▶ _Task statement_:
Reproduce verbatim only the line that holds "United States, site sanjuan_2014_Unit97_Ivan093." and the lines that follow it to the end of the listing.

Start of Data to process

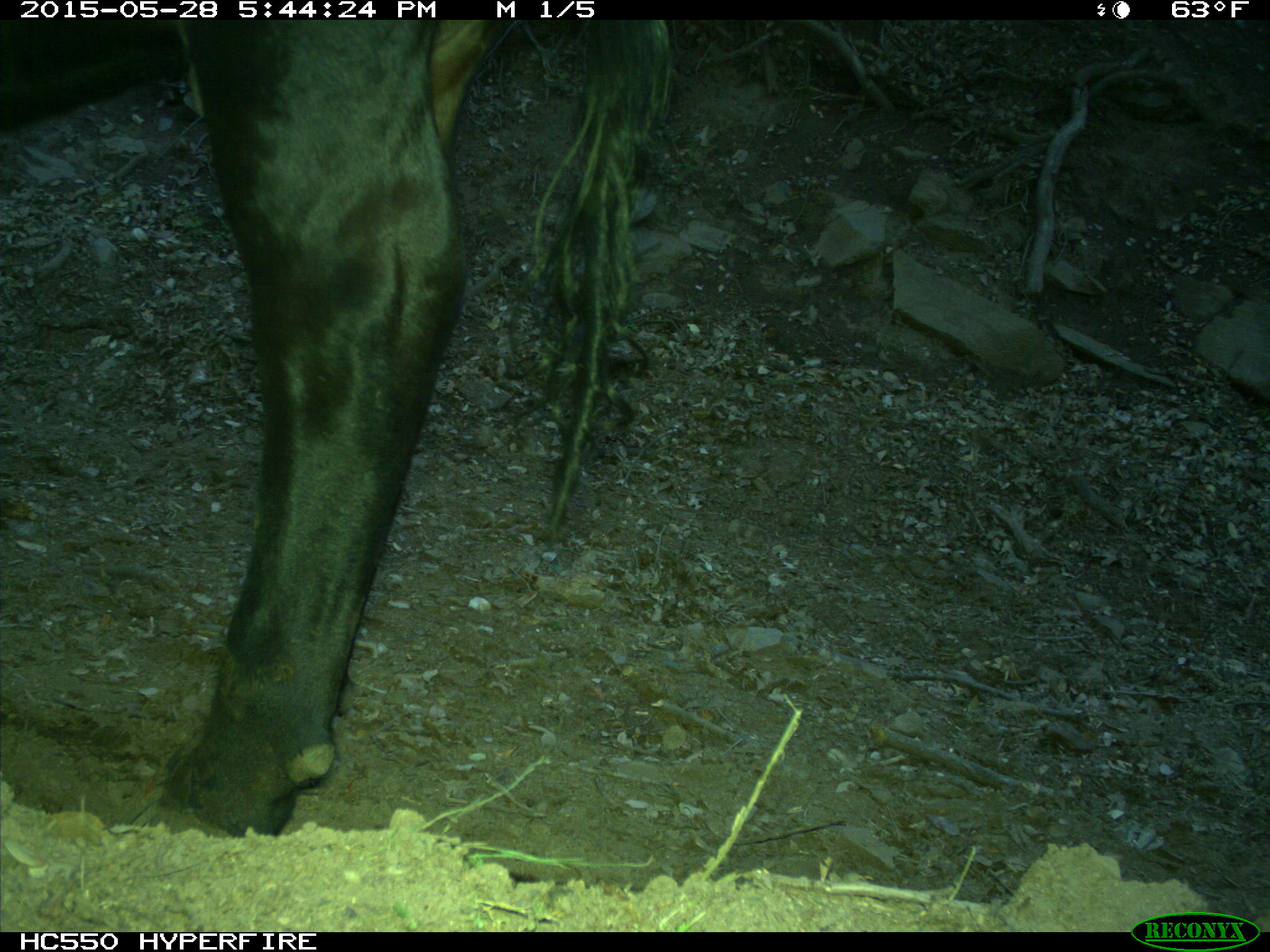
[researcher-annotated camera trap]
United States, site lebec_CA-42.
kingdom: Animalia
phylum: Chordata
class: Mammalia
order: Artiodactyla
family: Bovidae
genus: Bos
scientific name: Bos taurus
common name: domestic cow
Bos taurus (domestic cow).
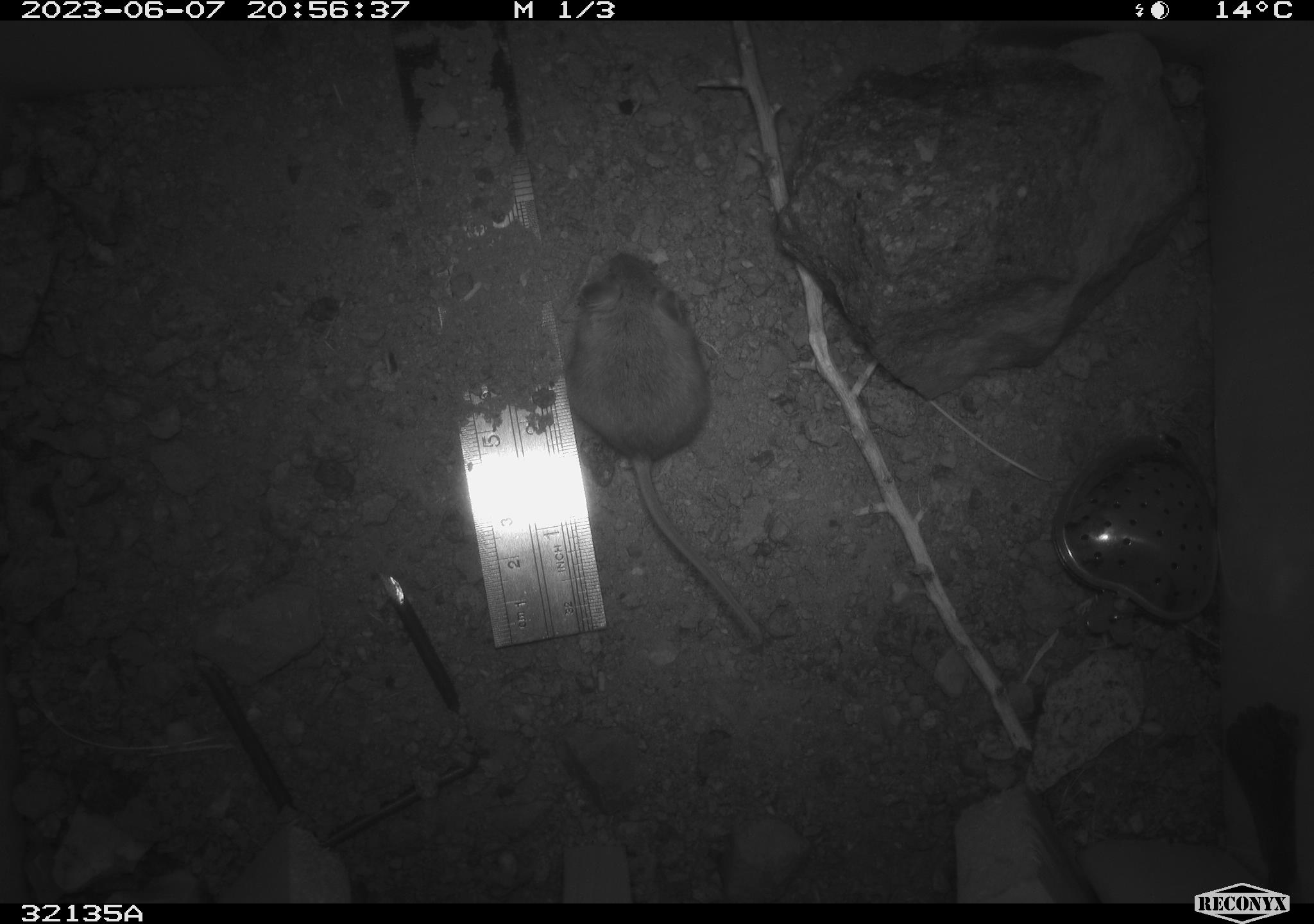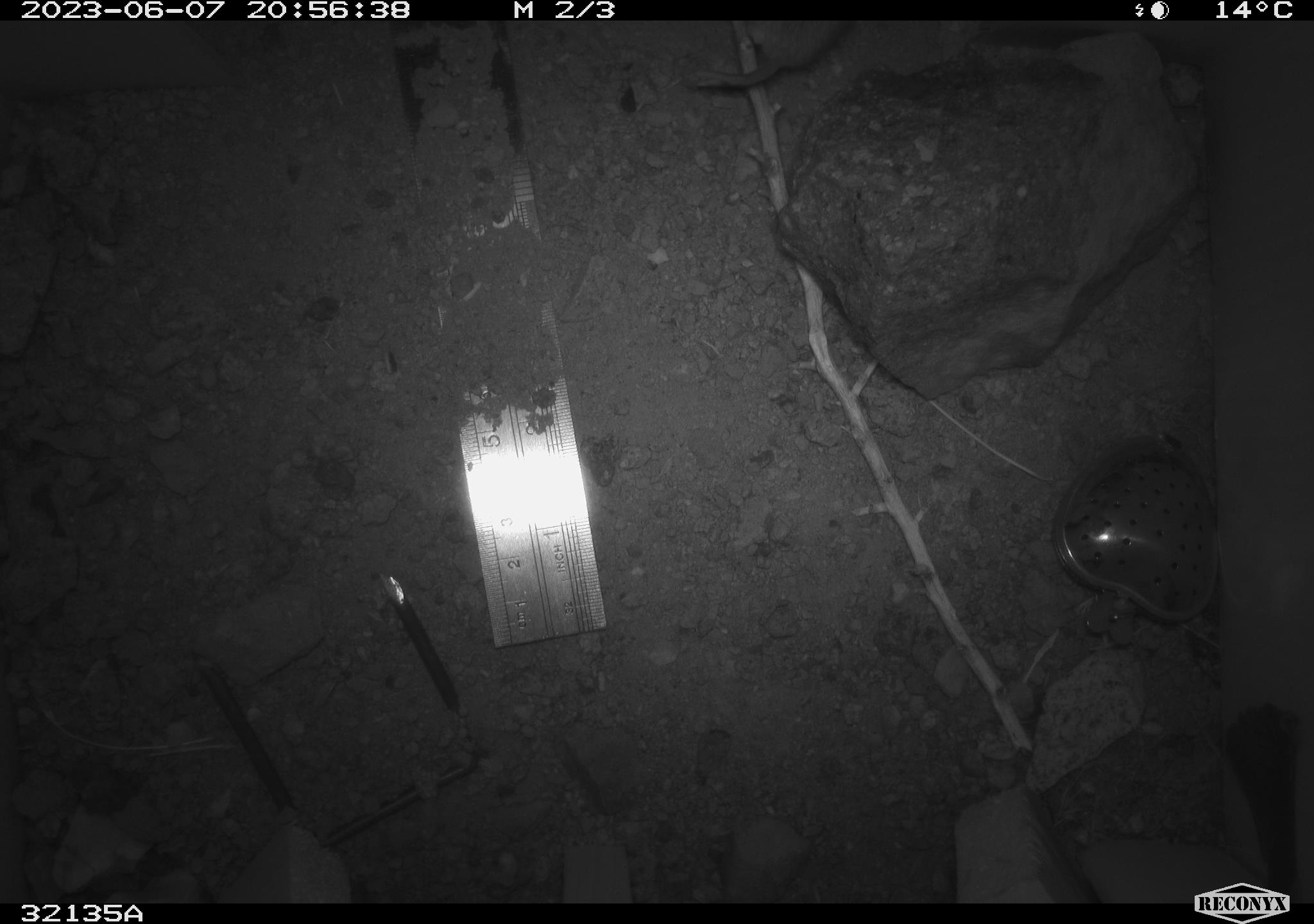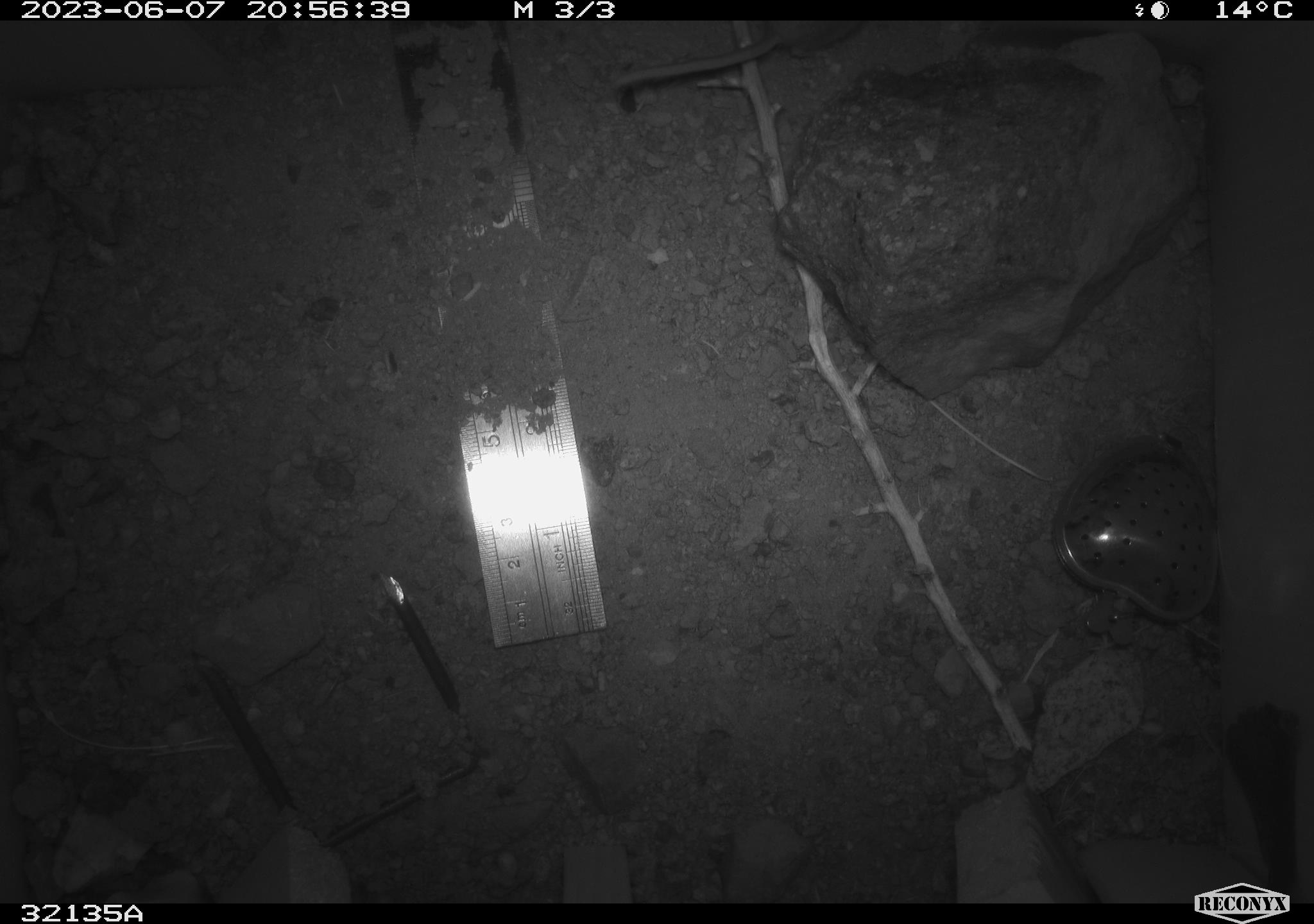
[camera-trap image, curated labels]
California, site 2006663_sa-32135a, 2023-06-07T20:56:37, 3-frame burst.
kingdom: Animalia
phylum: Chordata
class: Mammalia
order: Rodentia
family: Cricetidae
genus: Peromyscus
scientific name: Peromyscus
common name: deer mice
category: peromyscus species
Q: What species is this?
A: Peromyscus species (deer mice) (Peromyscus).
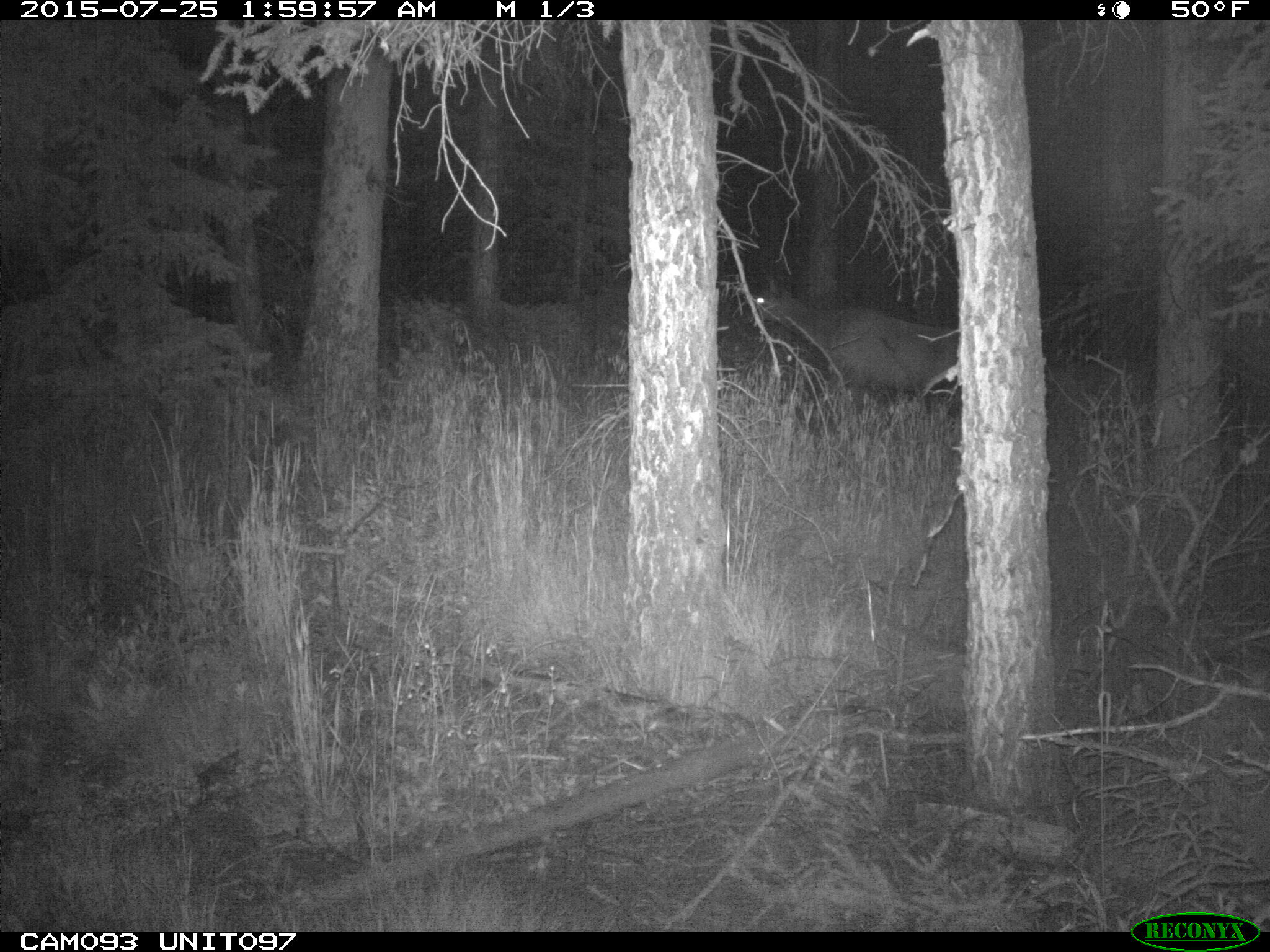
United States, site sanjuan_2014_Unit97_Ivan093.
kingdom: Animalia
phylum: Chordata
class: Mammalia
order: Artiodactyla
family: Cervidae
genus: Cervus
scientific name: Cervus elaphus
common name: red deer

End of Data to process

▶ _Task output_:
United States, site sanjuan_2014_Unit97_Ivan093.
kingdom: Animalia
phylum: Chordata
class: Mammalia
order: Artiodactyla
family: Cervidae
genus: Cervus
scientific name: Cervus elaphus
common name: red deer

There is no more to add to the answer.